Des lois pétries de bonnes intentions

Comment oser émettre quelques doutes sur le bien-fondé de dispositifs qui affichent des intentions aussi excellentes que la loi SRU et le Grenelle 2 ? N’est-on pas en train de se faire l’avocat des lotisseurs qui bétonnent nos campagnes ? Ne s’est-on pas laissé intoxiquer par la propagande insidieuse du lobby automobile ? Ne faut-il pas tenter quelque chose pour que Marseille ne subisse pas le climat d’Alger, et Alger celui de Tombouctou ?

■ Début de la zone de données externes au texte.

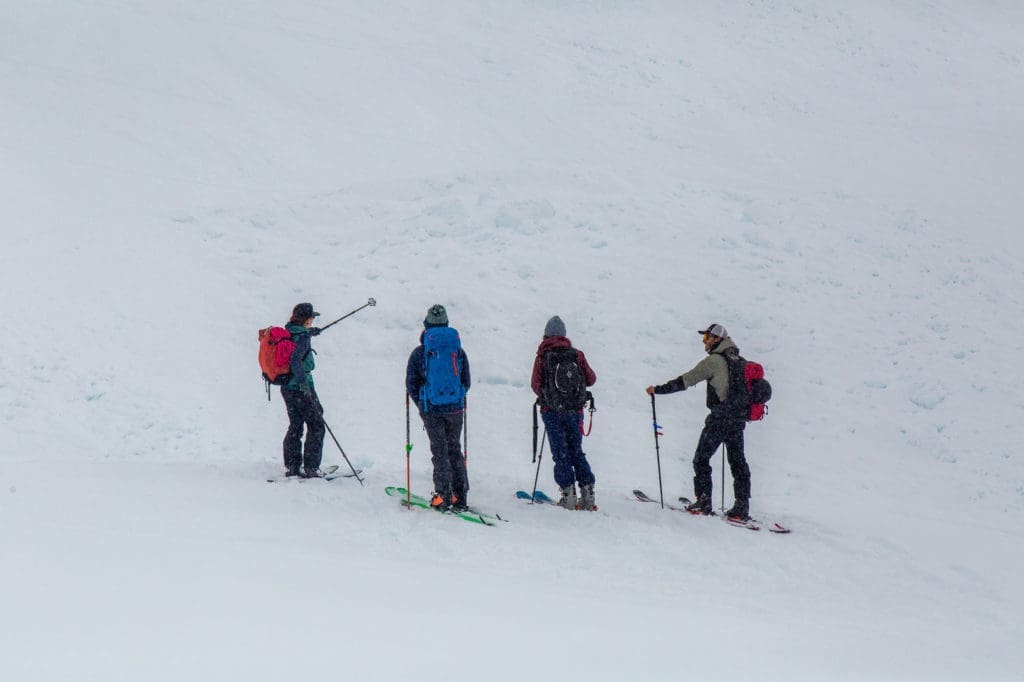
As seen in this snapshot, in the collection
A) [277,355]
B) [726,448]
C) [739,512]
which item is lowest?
[739,512]

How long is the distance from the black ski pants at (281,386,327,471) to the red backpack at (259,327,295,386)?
6.0 inches

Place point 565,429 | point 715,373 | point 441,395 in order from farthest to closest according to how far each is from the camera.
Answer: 1. point 715,373
2. point 565,429
3. point 441,395

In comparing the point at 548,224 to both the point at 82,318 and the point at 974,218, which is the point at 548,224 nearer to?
the point at 82,318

Les déclarations d’intention ayant pris une part prépondérante de la production législative, et les intentions étant toujours excellentes, il est devenu difficile d’en faire abstraction pour ne s’intéresser qu’aux dispositifs et à leurs effets prévisibles.

Ainsi, pour lutter contre l’étalement urbain, la loi SRU avait soumis tout nouveau projet d’aménagement à des conditionnalités très strictes dans un rayon de 15 km autour de l’urbanisation existante. Chacun sait aujourd’hui qu’il s’en est suivi un report des implantations nouvelles au-delà de 15 km et que c’est, paradoxalement, la lutte mal conçue contre l’étalement urbain qui aura contribué à l’étendre encore plus loin. Le dispositif a été abandonné. Mais lors de l’adoption de la loi, toute critique du dispositif était considérée comme scandaleuse. Dans le domaine des politiques foncières, les cas de dispositifs ayant un effet différent, voire même diamétralement opposé, à celui pour lequel ils avaient été conçus, ne sont pourtant pas rare. Citons le cas de ces quartiers où l’accroissement de la densité réglementairement autorisée a pour effet d’interdire toute opération de densification du fait de l’accroissement prématuré de la valeur des terrains bruts. Ne parlons pas des dispositifs trop souvent détournés de leur objet.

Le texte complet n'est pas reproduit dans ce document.